Secretly, no one was more bemused about all of this than she was. There were days, in truth, when it felt more like something that had sort of happened to her rather than something she’d actively engineered.

After she’d soaked up the applause and basked in the light of all those inspired faces, Rachel told her, “Damn, girl, you knocked that presentation out of the park. Any time you want to do any workshops, say the word. I’ll set you up.” While Avalon had quit the teaching program to create GradYouAte with Corbin, Rachel had gone on to build a leadership training business so gloriously successful she was now looking for the perfect North State headquarters for seminars and retreats.

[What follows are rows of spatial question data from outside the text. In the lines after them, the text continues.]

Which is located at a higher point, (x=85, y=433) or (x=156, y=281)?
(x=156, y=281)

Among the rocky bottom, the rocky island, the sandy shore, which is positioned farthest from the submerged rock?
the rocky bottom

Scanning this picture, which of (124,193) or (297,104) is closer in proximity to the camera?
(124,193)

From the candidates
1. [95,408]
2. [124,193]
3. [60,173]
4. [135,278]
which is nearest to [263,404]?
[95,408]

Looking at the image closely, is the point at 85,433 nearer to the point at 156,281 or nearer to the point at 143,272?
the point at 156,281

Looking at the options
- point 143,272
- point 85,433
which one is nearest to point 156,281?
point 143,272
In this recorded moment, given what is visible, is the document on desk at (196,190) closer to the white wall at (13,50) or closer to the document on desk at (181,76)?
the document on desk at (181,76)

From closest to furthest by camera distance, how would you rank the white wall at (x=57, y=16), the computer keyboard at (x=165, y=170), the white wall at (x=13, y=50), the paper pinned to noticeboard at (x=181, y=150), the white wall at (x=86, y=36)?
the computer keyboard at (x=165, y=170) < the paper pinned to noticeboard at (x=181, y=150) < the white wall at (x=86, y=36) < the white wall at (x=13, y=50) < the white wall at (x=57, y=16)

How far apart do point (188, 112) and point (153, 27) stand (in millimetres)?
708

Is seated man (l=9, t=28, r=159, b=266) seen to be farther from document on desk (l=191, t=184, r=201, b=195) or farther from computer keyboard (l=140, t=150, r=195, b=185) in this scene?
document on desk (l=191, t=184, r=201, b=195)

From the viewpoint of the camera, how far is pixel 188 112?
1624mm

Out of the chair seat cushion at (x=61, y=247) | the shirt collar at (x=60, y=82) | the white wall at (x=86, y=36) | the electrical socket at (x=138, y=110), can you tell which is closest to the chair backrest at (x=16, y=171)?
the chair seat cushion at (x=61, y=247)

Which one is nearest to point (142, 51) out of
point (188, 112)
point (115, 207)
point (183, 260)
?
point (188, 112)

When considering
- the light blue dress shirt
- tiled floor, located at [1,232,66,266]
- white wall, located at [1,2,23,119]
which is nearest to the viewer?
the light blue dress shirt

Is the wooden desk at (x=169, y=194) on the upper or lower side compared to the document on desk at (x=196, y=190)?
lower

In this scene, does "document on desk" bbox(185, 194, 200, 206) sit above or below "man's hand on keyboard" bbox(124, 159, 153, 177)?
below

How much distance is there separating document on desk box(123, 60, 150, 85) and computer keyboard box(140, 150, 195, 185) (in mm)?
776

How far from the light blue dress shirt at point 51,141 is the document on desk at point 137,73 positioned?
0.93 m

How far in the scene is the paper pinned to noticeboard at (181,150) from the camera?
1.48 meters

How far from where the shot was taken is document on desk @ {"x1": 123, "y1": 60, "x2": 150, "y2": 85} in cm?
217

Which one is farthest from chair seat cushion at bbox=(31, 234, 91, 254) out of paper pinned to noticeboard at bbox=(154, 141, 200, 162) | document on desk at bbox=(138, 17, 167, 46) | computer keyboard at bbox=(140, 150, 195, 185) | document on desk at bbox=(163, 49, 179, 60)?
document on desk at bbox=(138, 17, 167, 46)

Somewhere on the road between San Jose and San Francisco Avalon became aware that her happy glow was shot through with a sort of restless wistfulness. She found herself putting off returning to GradYouAte’s offices on Van Ness and Market for the same reasons she might not want to immediately follow up, say, an excellent chicken piccata with a bag of Doritos (though both had a place in her culinary repertoire). She’d stopped instead and impulsively bought a tiny jar of limp flowers an ancient Russian woman purloined from yards around her neighborhood and sold off a blanket on the sidewalk near her apartment, and she decided to go upstairs to her apartment to drop them off. Corbin would love them because they had a quirky origin story. “The only thing I’m allergic to is the mundane,” he’d told that SilliPutty reporter the day of their interview. He was probably saying things like that in a marketing meeting right now over a cutthroat game of ping-pong in their offices. Corbin often refused to like something if he suspected even one other person had liked it first.

She trotted up two flights and was about to slide her key into her door lock when she paused.